The Neglected Ships

AdrianH said:
@ Da Boss: it's about 1/3 chance to make the ramming attempt, then 50/50 to succeed. But if it works, it's game over for the Omega right there. It's worth a try. And, as the Omega's player, do you want to take a total of 1/6 chance of losing the ship in one turn?

8D twin-linked will probably get 2 hits, but if the G'Quan is on CBD, it will probably ignore 1 point each of damage and crew.

Anyway, the Omega is probably one of the best Battle level ships out there. All the problems which a G'Quan will face would also annoy most other fleets' Battle ships. Try comparing the G'Quan (or its variants, especially the G'Lan) against the Lakara, Avioki, Tikrit or Raider Nova, for example. There are quite a lot of Battle level ships I'd rather face than an Omega. ;)

hmm its a big gamble - I'd normally gamble (and have done) that he would not make it to be honest - if he did make it - both ships are dead in a great way :) Also if he tries ramming speed, he's not using any other SA

Like most Earth ships I find that the Omega is Average - good ship - but used to my Centauri and they are all exceptional - on a par with the Minbari, Vorlon and the revised Stalker.

A Tikrit that CAfs a G'Quan could annhiliate it at range 15 I would guess? 26 dice of AP double damage

The Raiders Nova is actually pretty good against some fleets (esp with two free refits from P+P) - be an interesting match up with the Q'Quan as it has similar damage/crew and nearly Centauri guns up close - plus of course interceptors.

• Provided data:
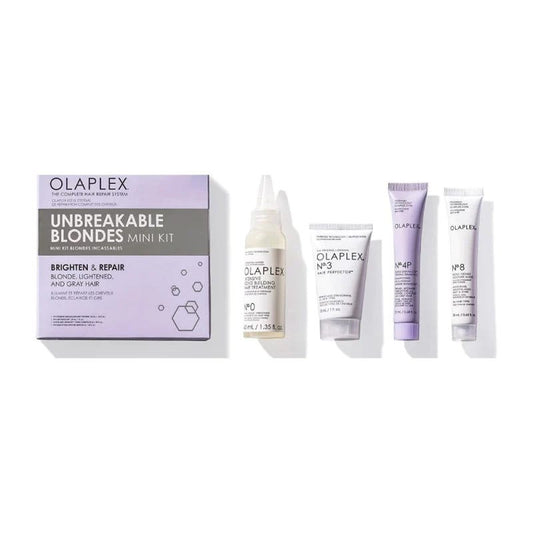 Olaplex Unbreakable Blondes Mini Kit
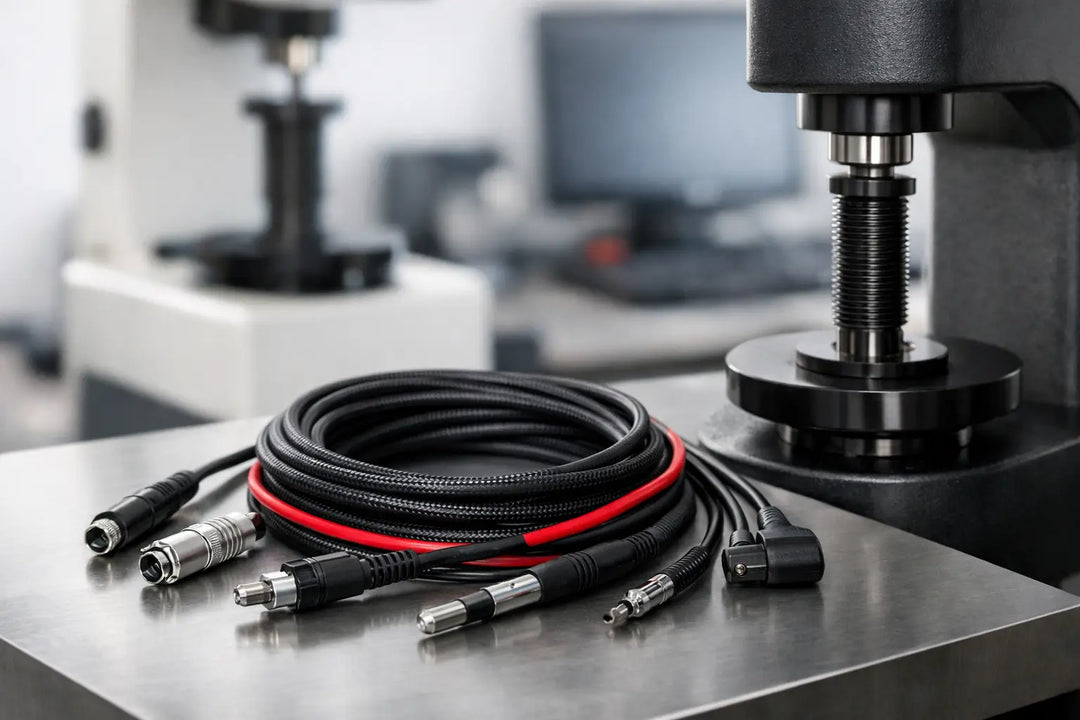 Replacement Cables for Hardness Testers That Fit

• Problems and tasks:
1. According to the Omega discussion, what is the chance of making the ramming attempt?
2. Duplicate the passage of the Omega discussion starting at "Anyway, the Omega" and ending at "the revised Stalker.".
3. Pick up the Omega discussion after its last sentence and write what comes next.
The listing has nothing to do with the Omega discussion.

• Results:
1. About a 1/3 chance.

2.
Anyway, the Omega is probably one of the best Battle level ships out there. All the problems which a G'Quan will face would also annoy most other fleets' Battle ships. Try comparing the G'Quan (or its variants, especially the G'Lan) against the Lakara, Avioki, Tikrit or Raider Nova, for example. There are quite a lot of Battle level ships I'd rather face than an Omega. ;)

hmm its a big gamble - I'd normally gamble (and have done) that he would not make it to be honest - if he did make it - both ships are dead in a great way :) Also if he tries ramming speed, he's not using any other SA

Like most Earth ships I find that the Omega is Average - good ship - but used to my Centauri and they are all exceptional - on a par with the Minbari, Vorlon and the revised Stalker.

3.
I'd take a Avioki aginst a G'Quan - similar damage and arguebly better guns - range and arc.

Need to have a game of EA vs the Narn again to try out the Omega vs G'quan in a fleet action :D
 
AdrianH said:
This is also a good time for the Omega to stop boresighting the G'Quan and turn away because if it doesn't, the G'Quan rams it next turn.

AdrianH said:
But if it works, it's game over for the Omega right there. It's worth a try. And, as the Omega's player, do you want to take a total of 1/6 chance of losing the ship in one turn?

How so? It is comparatively easy to avoid a ram. Assuming both ships are operating at full speed (which is by no means certain in either case), in order for the G'Quan to successfully ram the Omega, it must start its movement no more than 9" away from the Omega.

If the G'Quan is moving second, it's quite likely then that the Omega would've had to put itself in that position in the first place and I don't see a skilled EA player allowing this to happen if they could possibly avoid it, which they probably can using All Stop or APTE. So whilst you may estimate the chances of pulling of a ram to be 1 in 6, that works on the assumption that you've managed to engineer a ramming situation, and the chances of that occurring are going to be much much lower.

However, working on the assumption that, against all the odds, you've have managed to engineer such a situation, if the Omega and the G'Quan have been boresighting each other over a period of say 2 to 3 turns, both ships are going to have taken a lot of damage, and therefore any ramming attempt is quite likely to take out both ships.

The vast majority of rams in the game are going to be opportunistic rather than engineered, and choosing a ship based on its ram "potential" isn't a particularly viable tactic IMO. Even if it were, the Narn player would still be far better off spending a battle point on a Var'Nic and a T'Loth, and sending the T'Loth off on CDB to ram the Omega.

Regards,

Dave
 
Da Boss said:
A Tikrit that CAfs a G'Quan could annhiliate it at range 15 I would guess? 26 dice of AP double damage
First it has to get there. The G'Quan starts firing at range 30, so it gets at least one and possibly two shots before the Tikrit can open fire, plus the e-mine.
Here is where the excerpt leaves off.